◆ ROWS
++++
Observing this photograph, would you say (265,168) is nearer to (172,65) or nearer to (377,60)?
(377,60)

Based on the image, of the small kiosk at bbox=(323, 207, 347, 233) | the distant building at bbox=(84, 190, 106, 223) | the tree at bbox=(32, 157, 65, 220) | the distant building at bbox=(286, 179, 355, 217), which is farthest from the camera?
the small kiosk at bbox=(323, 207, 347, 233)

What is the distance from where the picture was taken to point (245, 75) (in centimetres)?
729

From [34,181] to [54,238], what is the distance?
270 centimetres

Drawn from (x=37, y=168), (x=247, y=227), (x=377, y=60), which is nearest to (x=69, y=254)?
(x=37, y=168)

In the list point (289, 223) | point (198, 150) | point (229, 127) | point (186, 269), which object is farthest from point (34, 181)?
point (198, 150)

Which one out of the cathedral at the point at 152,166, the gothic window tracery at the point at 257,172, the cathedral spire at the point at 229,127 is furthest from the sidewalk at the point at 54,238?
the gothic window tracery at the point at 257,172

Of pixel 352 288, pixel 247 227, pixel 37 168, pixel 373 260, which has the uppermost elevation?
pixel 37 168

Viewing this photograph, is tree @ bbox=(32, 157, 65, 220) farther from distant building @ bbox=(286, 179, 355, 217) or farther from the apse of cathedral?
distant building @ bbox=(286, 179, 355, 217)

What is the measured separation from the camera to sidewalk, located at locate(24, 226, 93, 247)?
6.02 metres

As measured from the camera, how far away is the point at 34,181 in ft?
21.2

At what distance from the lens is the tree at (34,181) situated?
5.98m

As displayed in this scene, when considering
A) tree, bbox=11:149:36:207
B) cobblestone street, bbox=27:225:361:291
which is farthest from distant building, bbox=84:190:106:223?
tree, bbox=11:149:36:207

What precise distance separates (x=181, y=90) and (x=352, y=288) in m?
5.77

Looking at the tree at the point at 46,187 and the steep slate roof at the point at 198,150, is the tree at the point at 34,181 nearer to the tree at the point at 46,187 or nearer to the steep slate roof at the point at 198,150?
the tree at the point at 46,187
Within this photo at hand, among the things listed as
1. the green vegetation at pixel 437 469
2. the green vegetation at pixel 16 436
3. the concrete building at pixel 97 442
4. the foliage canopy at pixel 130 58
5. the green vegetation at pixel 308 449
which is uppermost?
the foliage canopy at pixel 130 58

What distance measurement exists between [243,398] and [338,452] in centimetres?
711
++++
◆ EXERCISE
Rewrite the listing from the line containing "As measured from" through the end of the listing, changing "steep slate roof" to "sloped slate roof" and keeping everything else the same.

◆ SOLUTION
As measured from the camera, how far away is the point at 34,181 in ft?
21.2

At what distance from the lens is the tree at (34,181) situated?
5.98m

As displayed in this scene, when considering
A) tree, bbox=11:149:36:207
B) cobblestone street, bbox=27:225:361:291
which is farthest from distant building, bbox=84:190:106:223?
tree, bbox=11:149:36:207

What precise distance separates (x=181, y=90) and (x=352, y=288) in m?
5.77

Looking at the tree at the point at 46,187 and the sloped slate roof at the point at 198,150, is the tree at the point at 34,181 nearer to the tree at the point at 46,187 or nearer to the sloped slate roof at the point at 198,150?
the tree at the point at 46,187
Within this photo at hand, among the things listed as
1. the green vegetation at pixel 437 469
2. the green vegetation at pixel 16 436
3. the concrete building at pixel 97 442
4. the foliage canopy at pixel 130 58
5. the green vegetation at pixel 308 449
which is uppermost?
the foliage canopy at pixel 130 58

What distance measurement exists between [243,398] and [338,452] in centimetres?
711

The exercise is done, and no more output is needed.